The woman raised the pistol and aimed it at Lester's head. "Enough talking," she said tersely.
Lester was out of words. He just stared down the barrel, his mouth open, mentally willing a rock to magically fall out of the sky and knock her out or something equally as miraculous, although he knew nothing like that would happen. It was the end of the road. He had finally bitten off more than he and Jeff could collectively chew, and Chuck wasn't there to fix it for them.
He braced himself for the bullet, his eyes squeezed shut.
There was a bang, and Lester shouted in terror.
And kept breathing.
There were more shouts and thuds, then all was quiet.
Lester slowly opened his eyes.
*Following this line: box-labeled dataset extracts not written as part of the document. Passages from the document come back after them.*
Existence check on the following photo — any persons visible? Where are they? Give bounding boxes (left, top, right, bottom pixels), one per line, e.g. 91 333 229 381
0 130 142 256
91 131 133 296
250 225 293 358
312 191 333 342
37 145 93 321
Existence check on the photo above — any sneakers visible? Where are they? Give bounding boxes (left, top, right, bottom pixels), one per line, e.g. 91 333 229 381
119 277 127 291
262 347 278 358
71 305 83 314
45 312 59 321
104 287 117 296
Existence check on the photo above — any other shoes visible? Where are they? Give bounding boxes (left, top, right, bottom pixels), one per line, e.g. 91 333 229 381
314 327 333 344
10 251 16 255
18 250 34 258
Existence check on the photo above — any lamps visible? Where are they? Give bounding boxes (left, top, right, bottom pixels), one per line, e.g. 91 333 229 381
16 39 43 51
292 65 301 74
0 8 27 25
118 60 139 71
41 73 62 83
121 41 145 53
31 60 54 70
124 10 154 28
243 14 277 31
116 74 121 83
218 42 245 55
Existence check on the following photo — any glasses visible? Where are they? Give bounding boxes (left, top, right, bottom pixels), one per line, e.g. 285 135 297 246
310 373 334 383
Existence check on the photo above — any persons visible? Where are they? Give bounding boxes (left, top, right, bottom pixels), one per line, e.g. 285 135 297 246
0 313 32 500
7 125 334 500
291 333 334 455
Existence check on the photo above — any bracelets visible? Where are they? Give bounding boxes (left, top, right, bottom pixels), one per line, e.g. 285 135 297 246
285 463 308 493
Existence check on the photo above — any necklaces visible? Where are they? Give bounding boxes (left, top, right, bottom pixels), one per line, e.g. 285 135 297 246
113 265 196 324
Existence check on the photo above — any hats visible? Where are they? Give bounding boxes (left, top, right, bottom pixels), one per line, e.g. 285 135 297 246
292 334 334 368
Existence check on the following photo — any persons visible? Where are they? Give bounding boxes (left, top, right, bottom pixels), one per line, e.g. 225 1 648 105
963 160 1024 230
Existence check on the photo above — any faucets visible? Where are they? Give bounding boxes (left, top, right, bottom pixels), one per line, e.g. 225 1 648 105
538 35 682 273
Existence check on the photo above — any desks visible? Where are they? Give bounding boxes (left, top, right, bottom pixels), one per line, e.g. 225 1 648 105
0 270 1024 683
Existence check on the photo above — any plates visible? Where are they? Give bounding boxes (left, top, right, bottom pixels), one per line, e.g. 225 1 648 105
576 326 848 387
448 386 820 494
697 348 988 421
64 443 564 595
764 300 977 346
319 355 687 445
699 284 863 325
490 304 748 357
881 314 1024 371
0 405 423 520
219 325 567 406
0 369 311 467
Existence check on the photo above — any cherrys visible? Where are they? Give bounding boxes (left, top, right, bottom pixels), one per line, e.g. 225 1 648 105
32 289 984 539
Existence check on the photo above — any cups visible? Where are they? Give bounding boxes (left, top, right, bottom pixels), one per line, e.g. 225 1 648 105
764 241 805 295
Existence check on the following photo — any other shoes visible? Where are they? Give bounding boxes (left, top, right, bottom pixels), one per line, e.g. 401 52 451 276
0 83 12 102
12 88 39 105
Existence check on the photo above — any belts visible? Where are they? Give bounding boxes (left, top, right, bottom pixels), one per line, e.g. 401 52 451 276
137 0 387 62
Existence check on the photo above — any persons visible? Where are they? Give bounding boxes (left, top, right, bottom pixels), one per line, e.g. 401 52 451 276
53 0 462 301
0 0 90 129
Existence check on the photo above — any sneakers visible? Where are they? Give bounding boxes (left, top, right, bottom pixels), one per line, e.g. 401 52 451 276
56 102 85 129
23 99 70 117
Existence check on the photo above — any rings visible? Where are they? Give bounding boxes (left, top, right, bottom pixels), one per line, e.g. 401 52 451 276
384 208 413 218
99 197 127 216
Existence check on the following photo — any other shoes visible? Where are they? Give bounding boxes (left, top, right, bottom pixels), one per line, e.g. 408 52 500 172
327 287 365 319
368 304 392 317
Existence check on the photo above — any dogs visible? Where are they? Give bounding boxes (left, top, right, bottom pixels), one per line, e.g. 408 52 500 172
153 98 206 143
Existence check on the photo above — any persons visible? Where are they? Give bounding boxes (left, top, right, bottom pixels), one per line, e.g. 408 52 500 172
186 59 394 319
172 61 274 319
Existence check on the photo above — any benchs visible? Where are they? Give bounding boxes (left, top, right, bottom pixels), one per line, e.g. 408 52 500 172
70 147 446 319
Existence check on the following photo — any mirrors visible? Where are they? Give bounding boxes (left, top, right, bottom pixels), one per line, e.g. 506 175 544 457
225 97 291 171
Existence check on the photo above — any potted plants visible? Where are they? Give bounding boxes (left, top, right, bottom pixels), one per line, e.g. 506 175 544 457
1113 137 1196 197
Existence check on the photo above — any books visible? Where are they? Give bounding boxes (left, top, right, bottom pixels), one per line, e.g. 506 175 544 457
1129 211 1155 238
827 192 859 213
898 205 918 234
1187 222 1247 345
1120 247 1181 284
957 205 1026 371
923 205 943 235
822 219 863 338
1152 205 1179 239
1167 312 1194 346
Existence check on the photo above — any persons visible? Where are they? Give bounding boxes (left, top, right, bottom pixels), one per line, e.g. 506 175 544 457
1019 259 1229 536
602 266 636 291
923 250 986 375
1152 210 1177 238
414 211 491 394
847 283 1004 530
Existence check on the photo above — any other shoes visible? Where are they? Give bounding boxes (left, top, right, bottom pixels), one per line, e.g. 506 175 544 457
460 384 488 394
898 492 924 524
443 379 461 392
The door to his right was open, swinging gently. Jeff had rolled forward and was on his stomach on the concrete. On top of him was a giant body that almost covered his entirely. The woman with the gun was unconscious a few feet away, with someone else lying on her legs.
Chuck lifted his head blearily. "Ugh, who smells like expired salami and donuts?"
Jeff groaned, his voice muffled by the concrete. "That would be me."
Chuck glanced down and jerked away from Jeff instinctively. He clambered to his feet as quickly as he could and brushed off his shirt. "Oh, sorry, Jeff," he said, more out of politeness than anything.
Then his brain began to work.
"Jeff?" he asked in disbelief. "What in the name of-" He glanced over and saw Lester, who was still sitting on the ground with his jaw dropped. "Lester? What are you doing? Don't you know there are people with guns in there? You could get hurt!"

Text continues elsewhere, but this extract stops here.